Quite easy, just need to redirect the method, when I push it I will ping you to take a look at test results.

attack68 avatar Mar 11 '21 15:03 attack68

And by the way, the fact that Styler._repr_html() does not truncate data like DataFrame.repl_html() does should probably be considered a bug.

Actually I think the opposite. The docstring for _repr_html states it is mainly for Ipython / Jupyter, which has its own auto scrolling feature. I find it a real nuisance when pandas truncates my dataframes, so always revert to the default df.style display because it shows everything. If you want to view a dataframe in a console don't use a html represenatation, no?

attack68 avatar Mar 11 '21 18:03 attack68

The docstring for _repr_html states it is mainly for Ipython / Jupyter, which has its own auto scrolling feature.

Sure, but passing the notebook a table with millions of rows will just make it crash, whether or not you scroll. We can discuss the optimal numer of rows to show (notice that you can easily customize it), but I'm afraid "no limit" is not an option.

If you want to view a dataframe in a console don't use a html represenatation, no?

Sure, the point is indeed about notebooks.

toobaz avatar Mar 11 '21 18:03 toobaz

Sure, but passing the notebook a table with millions of rows will just make it crash, whether or not you scroll. We can discuss the optimal numer of rows to show (notice that you can easily customize it), but I'm afraid "no limit" is not an option.

Do pandas set a limit of the size of a DataFrame you can construct, or is its limit just naturally determined by system constraints? Same logic could be argued here, albeit one is inside native python and the the other is rendering in external application like Jupyter in a browser (so error might not be as obvious)

I have seen multiple use cases of wanting to visualise large tables one is here with the other upto 20,000 rows. To be honest thats the largest I've seen so even if I'm not convinced a limit is necessary I think having one above that would not have affected any use case I have seen so far - and from memory that only took seconds to render, so would be happy with that.

attack68 avatar Mar 12 '21 07:03 attack68

I have seen multiple use cases of wanting to visualise large tables one is here with the other upto 20,000 rows.

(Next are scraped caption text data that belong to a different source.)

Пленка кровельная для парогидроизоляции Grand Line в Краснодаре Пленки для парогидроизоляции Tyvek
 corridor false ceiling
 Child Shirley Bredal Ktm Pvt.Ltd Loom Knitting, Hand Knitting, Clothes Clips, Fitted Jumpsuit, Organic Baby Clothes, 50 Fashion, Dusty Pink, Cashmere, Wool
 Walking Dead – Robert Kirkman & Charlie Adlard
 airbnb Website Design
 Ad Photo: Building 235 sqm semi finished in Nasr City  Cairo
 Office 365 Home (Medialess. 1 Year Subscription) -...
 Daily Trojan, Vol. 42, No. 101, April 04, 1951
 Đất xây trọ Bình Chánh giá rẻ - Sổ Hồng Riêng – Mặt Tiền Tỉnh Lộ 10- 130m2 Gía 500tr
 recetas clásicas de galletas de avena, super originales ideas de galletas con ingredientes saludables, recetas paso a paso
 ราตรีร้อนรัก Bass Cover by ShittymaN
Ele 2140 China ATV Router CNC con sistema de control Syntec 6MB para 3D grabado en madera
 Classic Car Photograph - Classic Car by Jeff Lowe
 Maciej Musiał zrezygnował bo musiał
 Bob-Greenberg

I regularly use tables with a couple of million rows inside Jupyter and it's great to see them easily. I would hate to crash my notebook every time I view them without thinking about truncating them. I'm sure many people use pandas with much larger databases. Again, I think deprecating the truncated visualization is not an option. I might be wrong on the need to truncate Styler too, however, so we can leave that option out of this discussion.

toobaz avatar Mar 12 '21 08:03 toobaz

Indeed, removing truncation from the default html repr is currently not an option I think (unless we would use a more advanced widget that eg does that automatically, but that's another discussion). There are already settings to change the number of rows to show, if you want to change this as a user.

So if we want to replace the to_html/_repr_html_ with Styler, the truncation functionality will need to be added to Styler (although I don't think that Styler needs to do that by default).

jorisvandenbossche avatar Mar 12 '21 08:03 jorisvandenbossche

OK seems well supported, adding this to the list of things needed.

attack68 avatar Mar 12 '21 10:03 attack68

This wasn't really closed by #40312, which only added a Styler.to_html, and didn't implement the main to_html in terms of Styler

jorisvandenbossche avatar Aug 25 '21 20:08 jorisvandenbossche

In #45382 I'm proposing changing the signature of DataFrame.to_latex to:

DataFrame.to_latex(hide, format, format_index, render_kwargs)

and this will perform the following:

DataFrame.style.hide(**hide).format(**format).format_index(**format_index).to_latex(**render_kwargs)

This has the advantage of:

  • converting the method to use Styler implementation
  • not require updates to the arguments signature of DataFrame.to_latex since it passes the kwargs through
  • allows a structured deprecation cycle where all the existing args can be restructured into this format as documented.

Is this reasonable and would it be appropriate to aim for something similar with to_html for v2.0?